● **PROVIDED TEXT**:
Mythology: That Thin Red Line

    All quotes below, unless specified otherwise, are from Campbell during his recorded lectures.

 “What is Mythology?” This is a question the powerful mythological scholar Joseph Campbell asks first as he embarks on his lecture, “I find a good way to describe this is to say that, mythology, is other people’s religion. And, that religion, is misunderstood mythology.”

     A myth is a formula for a society or an individual, a story they use to describe their place, direction, spirituality, or purpose in this world. Or as defined by the Oxford Dictionary: a traditional story, especially one concerning the early history of a people or explaining some natural or social phenomenon, and typically involving supernatural beings or events. That definition sounds eerily similar to belief systems, or as above-mentioned, religion, doesn’t it? Well, this leads us back to his first statements: …misunderstood mythology. We’ve heard of nymphs, Zeus, Woden, totem poles, coyote spirits, chariots in the sky, little green men, and the Big Bad Wolf. We could go on for a seriously long time.

Mythology, like religion, aids our minds in existing in this world. Both are primarily psychological tools for us humans. To have so-called healthy minds or at best an inkling of mental stability, it seems to our detriment going around telling ourselves that we have no purpose to our lives, no direction in our daily routines, no connections to anyone or anything other than the people who birthed us, no reasons to live whatsoever. This way of living can cause us to crack up, become unstable, specifically later in life. And before I go any further, this isn’t necessarily suggesting that no one can function without knowing a “meaning” or “purpose” for their existence, or that we in any way have a meaning or purpose instilled in us by some abstract notion, but this is an approach at how we are unique, weird little creatures that have the abilities to imagine, to look forward and backwards in time to an extent, and that just like the body needs food and water to survive, our minds need structure and guidance at times to function in proper manners, or well-rounded manners, or non-destructive capacities unique to each individual or group.

● **MATERIAL SUPPLIED**:
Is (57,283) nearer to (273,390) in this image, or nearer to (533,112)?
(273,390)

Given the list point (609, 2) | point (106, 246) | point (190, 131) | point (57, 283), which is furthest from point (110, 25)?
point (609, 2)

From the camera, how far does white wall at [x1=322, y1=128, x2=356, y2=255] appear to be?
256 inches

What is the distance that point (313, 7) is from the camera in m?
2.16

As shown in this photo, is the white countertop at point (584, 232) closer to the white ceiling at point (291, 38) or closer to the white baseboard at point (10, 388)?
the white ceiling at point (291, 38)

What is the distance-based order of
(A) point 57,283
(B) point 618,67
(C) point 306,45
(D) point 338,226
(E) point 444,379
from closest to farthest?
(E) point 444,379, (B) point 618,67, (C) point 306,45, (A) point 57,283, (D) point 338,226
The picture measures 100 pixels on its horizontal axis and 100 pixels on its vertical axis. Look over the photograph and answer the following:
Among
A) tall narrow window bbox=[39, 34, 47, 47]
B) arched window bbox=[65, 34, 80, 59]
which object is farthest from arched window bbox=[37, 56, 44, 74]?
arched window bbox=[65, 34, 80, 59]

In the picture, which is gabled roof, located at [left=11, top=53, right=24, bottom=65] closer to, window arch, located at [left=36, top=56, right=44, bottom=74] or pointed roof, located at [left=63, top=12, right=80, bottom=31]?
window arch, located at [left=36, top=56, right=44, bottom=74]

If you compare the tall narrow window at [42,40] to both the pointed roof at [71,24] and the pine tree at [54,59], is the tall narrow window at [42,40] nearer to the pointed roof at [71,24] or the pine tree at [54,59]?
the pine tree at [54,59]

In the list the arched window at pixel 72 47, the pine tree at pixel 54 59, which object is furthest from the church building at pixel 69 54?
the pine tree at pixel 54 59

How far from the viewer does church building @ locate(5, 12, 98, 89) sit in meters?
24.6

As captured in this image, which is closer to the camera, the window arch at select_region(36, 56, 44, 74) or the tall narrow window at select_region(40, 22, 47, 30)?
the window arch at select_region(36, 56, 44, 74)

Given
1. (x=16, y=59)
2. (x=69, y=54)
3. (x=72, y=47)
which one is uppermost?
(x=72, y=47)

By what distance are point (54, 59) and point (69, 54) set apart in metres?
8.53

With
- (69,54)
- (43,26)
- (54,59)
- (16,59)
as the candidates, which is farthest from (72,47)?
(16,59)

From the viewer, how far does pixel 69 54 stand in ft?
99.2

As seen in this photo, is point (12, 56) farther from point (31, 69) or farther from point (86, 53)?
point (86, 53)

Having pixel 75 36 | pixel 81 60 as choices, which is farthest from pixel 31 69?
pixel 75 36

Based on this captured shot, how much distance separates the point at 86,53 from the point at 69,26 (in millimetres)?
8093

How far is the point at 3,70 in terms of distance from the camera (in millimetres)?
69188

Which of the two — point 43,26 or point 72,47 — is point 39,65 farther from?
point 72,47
--
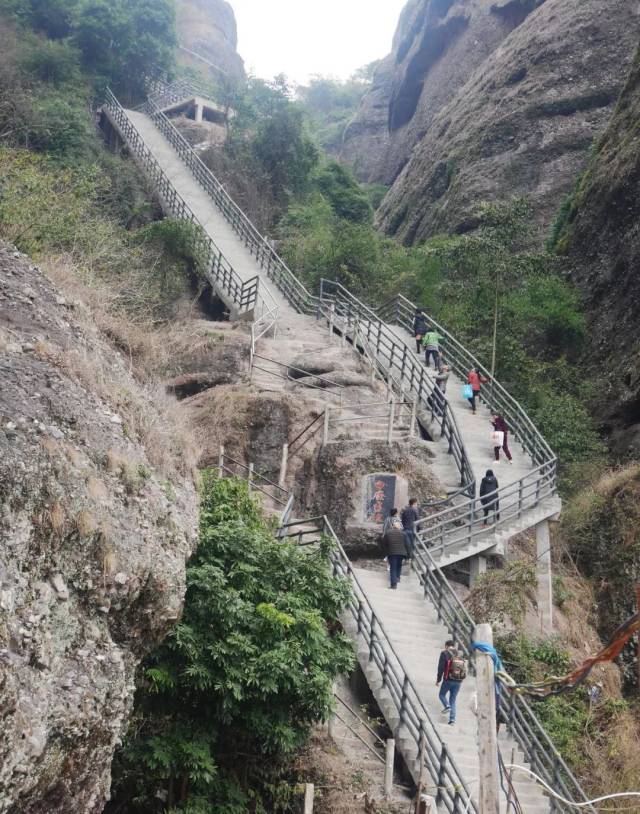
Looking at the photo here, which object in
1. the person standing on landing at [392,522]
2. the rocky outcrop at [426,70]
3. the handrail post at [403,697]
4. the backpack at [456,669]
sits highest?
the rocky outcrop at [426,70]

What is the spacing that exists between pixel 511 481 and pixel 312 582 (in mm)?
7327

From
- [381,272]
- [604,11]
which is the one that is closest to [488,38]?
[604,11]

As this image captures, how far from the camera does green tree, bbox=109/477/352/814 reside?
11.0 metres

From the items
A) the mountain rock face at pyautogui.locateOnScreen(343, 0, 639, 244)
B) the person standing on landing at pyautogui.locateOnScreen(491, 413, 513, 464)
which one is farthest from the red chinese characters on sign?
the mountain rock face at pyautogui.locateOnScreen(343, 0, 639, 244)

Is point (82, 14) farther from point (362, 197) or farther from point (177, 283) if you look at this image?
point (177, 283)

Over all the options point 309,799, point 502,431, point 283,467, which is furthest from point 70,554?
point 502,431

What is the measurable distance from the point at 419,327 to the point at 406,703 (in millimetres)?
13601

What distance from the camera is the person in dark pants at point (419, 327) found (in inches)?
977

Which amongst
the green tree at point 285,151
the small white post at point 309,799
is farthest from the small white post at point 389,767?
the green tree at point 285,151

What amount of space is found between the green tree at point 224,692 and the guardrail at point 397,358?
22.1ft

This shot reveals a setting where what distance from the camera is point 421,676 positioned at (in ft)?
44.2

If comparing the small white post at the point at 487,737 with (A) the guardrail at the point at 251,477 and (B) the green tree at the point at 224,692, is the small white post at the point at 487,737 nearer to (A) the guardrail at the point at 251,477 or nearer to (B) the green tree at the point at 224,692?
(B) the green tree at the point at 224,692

● **TASKS TO CARRY OUT**:
a. Count the lines of the records that contain the string "image". Reply with the number only.
b. Write what comes next in the essay on mythology, starting after its last sentence.
The records bear no relation to the text.

● **ANSWERS FOR THE TASKS**:
a. 4

b.
“Frazier describes the myths as made by people who didn’t know enough. He says the old ideas are doomed to die with the new world of scientific discovery. Freud saw these myths as manifestations of the unconscious, stating that myths are public dreams, and dreams are private myths. He understood neuroses as compulsive images out of the psyche, and claimed religion was exactly that.”

     Jung saw these mythological images spawning from the vast amount of cultures creating them as assistants to humans. He claimed that we are out of touch with the dynamics of the body and unconscious, and furthered that if we work with these images and motifs, we can learn more about ourselves through myths, because, “they serve man, they create his world for him, but don’t correspond to any facts.” This is in tune with the sciences describing how our senses and perceptions shape our reality, including our stories, social institutions, diet, social do’s and don’ts, all of our knowledge and lack there of, our drives to explore, and our will to reach beyond what we can see and touch. These stories passed down are primarily examples of the psychology of the people from that society and time.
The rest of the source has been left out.